__Your task__: Do any lines in the data below contain "common"? If so, copy every one of them.

__Data items__:

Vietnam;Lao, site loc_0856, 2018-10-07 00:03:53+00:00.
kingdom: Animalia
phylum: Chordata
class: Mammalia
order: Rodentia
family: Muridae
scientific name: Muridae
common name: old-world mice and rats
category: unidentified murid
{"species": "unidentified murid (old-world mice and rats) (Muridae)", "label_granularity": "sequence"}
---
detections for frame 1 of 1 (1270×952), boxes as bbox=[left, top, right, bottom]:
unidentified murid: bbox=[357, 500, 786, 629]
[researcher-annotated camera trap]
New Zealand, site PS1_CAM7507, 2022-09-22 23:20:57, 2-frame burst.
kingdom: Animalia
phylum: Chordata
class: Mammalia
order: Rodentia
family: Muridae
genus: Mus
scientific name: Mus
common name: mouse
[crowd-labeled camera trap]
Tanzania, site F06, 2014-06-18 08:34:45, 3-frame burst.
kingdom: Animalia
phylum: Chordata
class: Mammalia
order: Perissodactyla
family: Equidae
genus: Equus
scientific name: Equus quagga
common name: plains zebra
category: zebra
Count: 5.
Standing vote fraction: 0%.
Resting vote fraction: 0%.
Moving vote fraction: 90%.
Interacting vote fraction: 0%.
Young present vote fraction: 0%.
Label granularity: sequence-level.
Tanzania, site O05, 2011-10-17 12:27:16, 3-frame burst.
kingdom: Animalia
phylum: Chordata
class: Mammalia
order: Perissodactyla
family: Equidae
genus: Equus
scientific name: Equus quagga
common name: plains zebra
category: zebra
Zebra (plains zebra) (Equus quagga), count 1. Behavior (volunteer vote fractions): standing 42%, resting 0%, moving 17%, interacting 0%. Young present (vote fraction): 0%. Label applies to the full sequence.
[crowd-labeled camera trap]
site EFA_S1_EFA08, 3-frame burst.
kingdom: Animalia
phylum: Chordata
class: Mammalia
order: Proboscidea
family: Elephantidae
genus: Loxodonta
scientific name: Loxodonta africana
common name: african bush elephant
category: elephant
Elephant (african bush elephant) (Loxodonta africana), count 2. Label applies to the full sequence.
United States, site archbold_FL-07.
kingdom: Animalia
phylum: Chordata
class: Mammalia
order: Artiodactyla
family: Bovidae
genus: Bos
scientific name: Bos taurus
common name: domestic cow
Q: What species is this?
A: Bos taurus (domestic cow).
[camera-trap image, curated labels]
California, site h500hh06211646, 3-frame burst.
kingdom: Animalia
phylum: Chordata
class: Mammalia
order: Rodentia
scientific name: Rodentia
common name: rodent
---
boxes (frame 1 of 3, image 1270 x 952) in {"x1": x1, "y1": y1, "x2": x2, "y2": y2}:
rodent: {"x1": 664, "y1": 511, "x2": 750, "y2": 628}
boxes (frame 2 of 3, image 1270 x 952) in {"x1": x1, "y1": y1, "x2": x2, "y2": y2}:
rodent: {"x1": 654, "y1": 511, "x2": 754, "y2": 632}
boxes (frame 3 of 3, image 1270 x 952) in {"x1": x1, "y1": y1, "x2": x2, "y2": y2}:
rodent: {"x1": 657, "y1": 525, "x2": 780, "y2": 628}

__Task result__:
common name: old-world mice and rats
common name: mouse
common name: plains zebra
common name: plains zebra
common name: african bush elephant
common name: domestic cow
common name: rodent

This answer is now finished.